ALPACA builds on our growing understanding of how networks define phenotype. Differential expression is driven by changes in the activity and structure of gene regulatory networks. But adding or subtracting edges does more than change individual regulatory interactions. With enough individual changes occurring in the right places in the starting network, changes in edges can lead to the creation or destruction of functional communities of genes and their regulators. While the global structure of the network may be largely unchanged, these new functional communities provide insight into coherent processes that differentiate one phenotype from another.

Consistent with this, we found that standard differential expression analysis was unable to detect enrichment in many of the biological functions found using ALPACA. This is because network-level analysis, and ALPACA in particular, helps organize both strongly and weakly differentially expressed genes into new modules that are under common regulatory control, identifying signaling pathways that could not have been distinguished if genes were ranked purely by differential expression.
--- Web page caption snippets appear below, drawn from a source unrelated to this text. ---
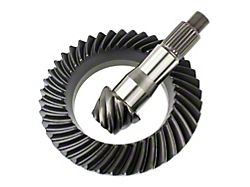 Motive Gear Dana 35 Rear Axle Ring and Pinion Gear Kit; 5.13 Gear Ratio (18-22 Jeep Wrangler JL, Excluding Rubicon)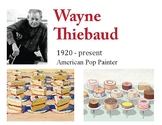 Wayne Thiebaud Art Lesson - Paiting Candy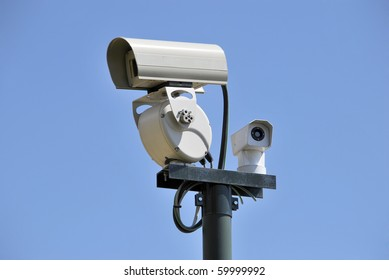 Security cam over the sky. security Concept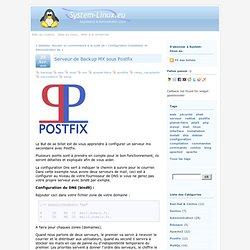 Serveur de Backup MX sous Postfix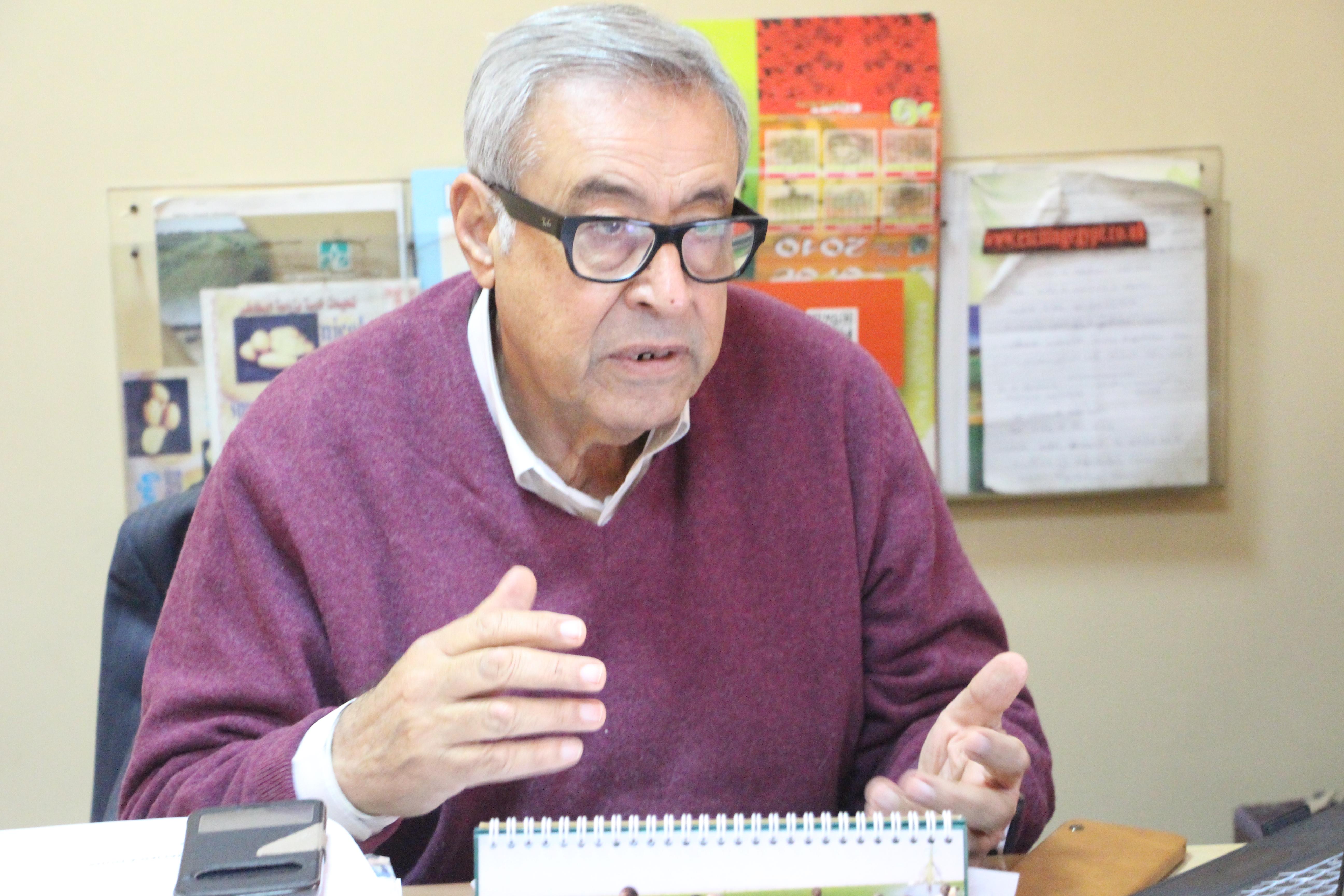 صورة قال إن الزراعة أمل مصر الاستاذ الدكتور محمد عادل الغندور: بناء الثقة مع العملاء أهم أولوياتت سنتك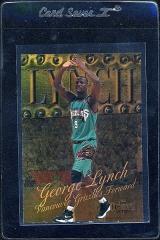 1998-99-metal-universe-precious-metal-gems-83-george-lynch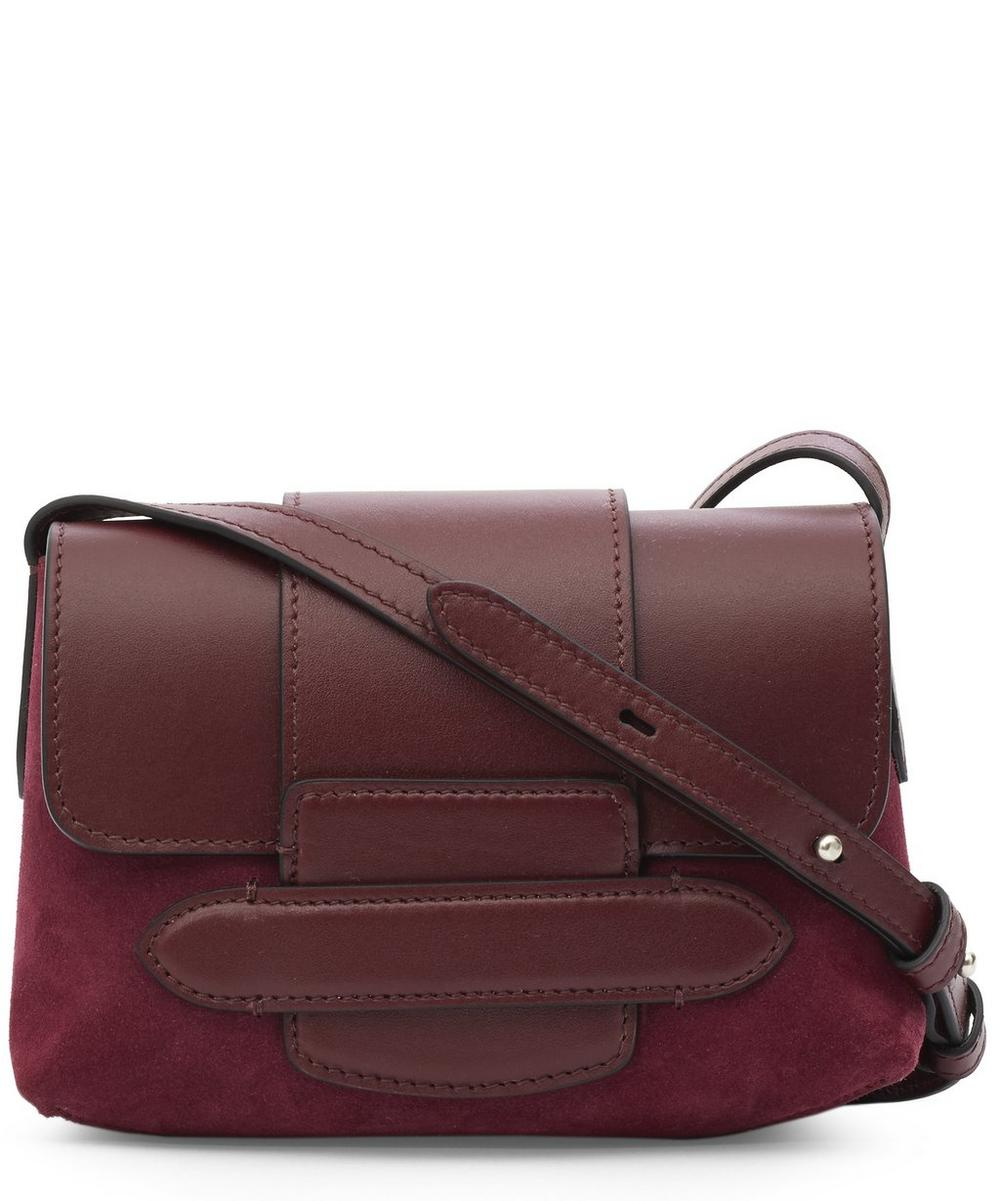 MICHINO Phedra Cross-Body Bag in Red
Moreover, ALPACA can also find the TFs that likely regulate these pathways but are not themselves differentially expressed. In addition, we found that the average magnitude of the Pearson correlation coefficient among genes in an ALPACA module ranged from 0.06 to 0.34, suggesting that ALPACA provides insights that go beyond correlation-based clustering of gene expression profiles.

ALPACA requires a minimum input of two graphs and could be applied to many types of biological networks, including metabolic, PPI, and expression Quantitative Trait Loci (eQTL) networks, all of which exhibit highly functional modular structures.9,43,44 For example, we could imagine applying ALPACA to compare community structure in PPI networks with mutation-driven “edgetic” perturbations, in order to discover functional changes in protein complexes and signaling associated with disease.45 ALPACA could also be applied to compare eQTL networks in patient cohorts with differing pathologies to prioritize sets of SNPs and genes that influence complex traits. Any of these ALPACA modules could be interrogated for disease association using data from genome-wide association studies.46

As is true of all methods, some of the general difficulties in community detection will affect the performance of ALPACA. Many real-world networks, including those found in biology, do not have one clearly superior community partition, but instead exhibit a complex landscape of near-optimal community structures.47 A number of studies have found that ensemble methods can help identify robust communities in this landscape.48,49 In ALPACA, we use CONDOR to detect communities in the baseline network, and this is a deterministic method that finds one of the high-scoring partitions of the network. We then optimize the differential modularity using the Louvain method, which is stochastic and can access many near-optimal solutions. The performance of ALPACA could potentially be improved by employing a consensus approach in both these steps.

Another challenge in community detection is the resolution limit of various community detection methods.26 ALPACA is based on modularity maximization and therefore still has a resolution limit, even though it is smaller than usual due to the fact that the null model is defined at the community level rather than at the global network level. But in principle, phenotypes and diseases may be driven by modules of any size. To identify all such modules, we could adapt ALPACA to operate at a variety of granularity levels by incorporating resistance parameters that modify the modularity function.50,51

As more genome-wide studies of molecular interactions and multi-omics data are generated, better statistical models for network analysis will be critical to making differential network biology a robust and reproducible platform for studying complex diseases.14 ALPACA establishes a rigorous framework for comparing complex networks and identifying changes in modular structure, and is an important step forward in creating methodological platforms for predictive analysis of biological networks.

## Methods

### ALPACA algorithm

ALPACA comprises the following two steps:

Step 1: The input network consists of edges between regulators and target genes. We first label the nodes that act as regulators and targets separately. In particular, a gene that encodes a TF becomes two separate nodes depending on whether we are modeling its mRNA expression level (target node) or protein activity (regulator node). For the weight of each edge, we use the final z-score output by the PANDA network inference algorithm. We then take the edges that have positive weight in the baseline condition, and run bipartite weighted network community detection using either CONDOR or the Louvain method.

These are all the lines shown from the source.